Abstract:
The Low Latency Fault Tolerance (LLFT) system provides fault tolerance for distributed
applications within a wide-area network, using a leader-follower replication strategy. LLFT
provides application-transparent replication, with strong replica consistency, for applications that
involve multiple interacting processes or threads. The LLFT Messaging Protocol provides reliable,
totally ordered message delivery by employing a group multicast, where the message ordering is
determined by the primary replica in the destination group.
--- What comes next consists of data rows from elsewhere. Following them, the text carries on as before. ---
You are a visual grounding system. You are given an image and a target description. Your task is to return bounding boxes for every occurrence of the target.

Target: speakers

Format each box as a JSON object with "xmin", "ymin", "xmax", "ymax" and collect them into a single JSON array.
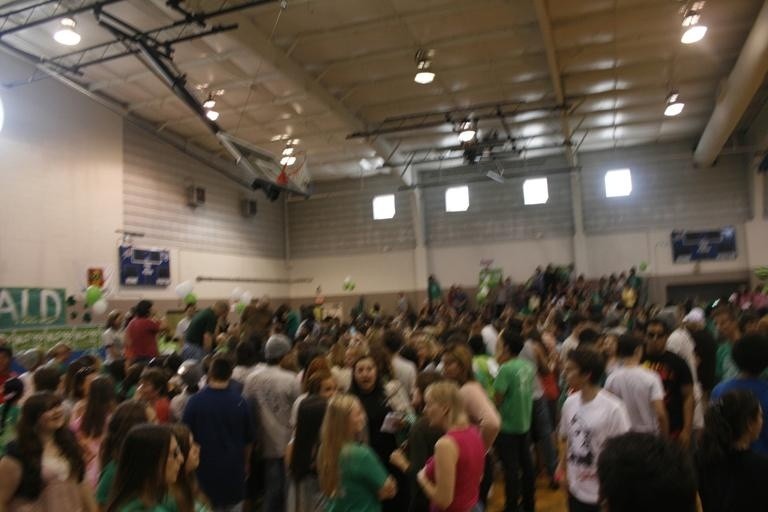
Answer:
[
  {"xmin": 243, "ymin": 199, "xmax": 257, "ymax": 216},
  {"xmin": 188, "ymin": 185, "xmax": 205, "ymax": 206}
]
The Leader-Determined Membership
Protocol provides reconfiguration and recovery when a replica becomes faulty and when a replica
joins or leaves a group, where the membership of the group is determined by the primary replica.
LLFT can operate in the common industrial case where there is a primary replica and one or more
backup replicas. The LLFT system achieves low latency message delivery during normal operation
and low latency reconfiguration and recovery when a fault occurs.
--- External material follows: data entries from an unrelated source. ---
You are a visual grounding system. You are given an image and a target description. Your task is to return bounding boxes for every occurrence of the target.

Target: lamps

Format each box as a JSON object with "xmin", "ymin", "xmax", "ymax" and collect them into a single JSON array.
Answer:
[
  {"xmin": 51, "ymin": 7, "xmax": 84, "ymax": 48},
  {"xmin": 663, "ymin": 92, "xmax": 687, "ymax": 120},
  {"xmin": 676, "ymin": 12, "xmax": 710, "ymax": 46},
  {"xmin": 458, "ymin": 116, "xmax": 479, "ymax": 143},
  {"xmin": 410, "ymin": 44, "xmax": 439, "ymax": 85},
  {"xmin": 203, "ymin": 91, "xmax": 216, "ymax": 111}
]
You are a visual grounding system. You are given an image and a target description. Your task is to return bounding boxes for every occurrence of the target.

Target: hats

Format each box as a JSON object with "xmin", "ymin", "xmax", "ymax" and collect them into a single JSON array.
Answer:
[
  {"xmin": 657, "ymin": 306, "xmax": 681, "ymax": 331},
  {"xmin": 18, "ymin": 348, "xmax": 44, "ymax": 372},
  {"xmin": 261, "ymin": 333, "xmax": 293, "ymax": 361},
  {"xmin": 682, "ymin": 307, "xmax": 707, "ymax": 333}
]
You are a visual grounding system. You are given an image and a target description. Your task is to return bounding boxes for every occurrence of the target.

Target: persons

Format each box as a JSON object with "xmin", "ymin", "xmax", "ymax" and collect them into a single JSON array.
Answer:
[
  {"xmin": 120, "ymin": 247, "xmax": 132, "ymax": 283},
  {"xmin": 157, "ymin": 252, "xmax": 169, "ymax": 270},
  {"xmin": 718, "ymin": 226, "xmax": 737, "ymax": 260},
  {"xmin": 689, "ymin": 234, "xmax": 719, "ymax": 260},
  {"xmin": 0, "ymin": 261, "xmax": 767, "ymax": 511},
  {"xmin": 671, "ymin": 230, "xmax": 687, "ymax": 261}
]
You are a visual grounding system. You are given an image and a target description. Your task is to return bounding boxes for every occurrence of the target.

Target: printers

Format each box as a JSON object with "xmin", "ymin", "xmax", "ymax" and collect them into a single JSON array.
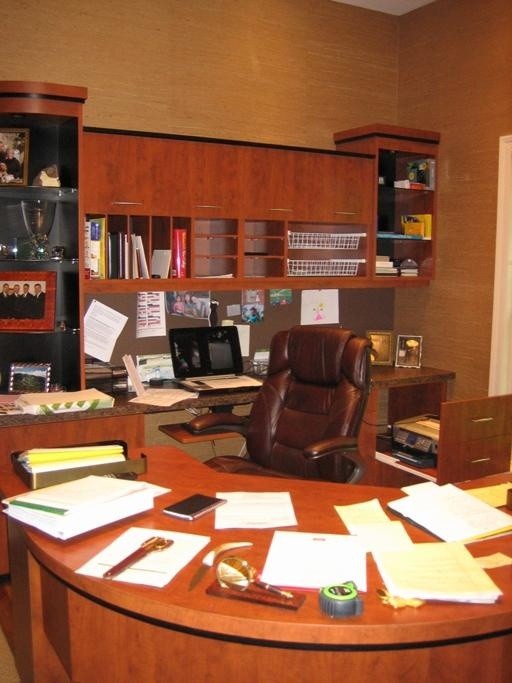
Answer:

As in other fault tolerance systems, the replicas of a process form a process group. One
replica in the group is the primary, and the other replicas are the backups. The primary multicasts
messages to a destination group over a virtual connection. The primary in the destination group
orders the messages, performs the operations, produces ordering information for non-deterministic
operations, and supplies ordering information to its backups. Thus, the backups can perform the
same operations in the same order and obtain the same results as the primary. If the primary fails,
a new primary is chosen deterministically and the new primary determines the membership of the
group. LLFT operates within the usual asynchronous model, but with timing-based fault detectors.
The assumptions of eventual reliable communication and sufficient replicati on enable LLFT to
maintain a single consistent infinite computation, despite crash, timing, and partitioning faults
The proposed LLFT system is emphasized on the Furniture Ordering Management System.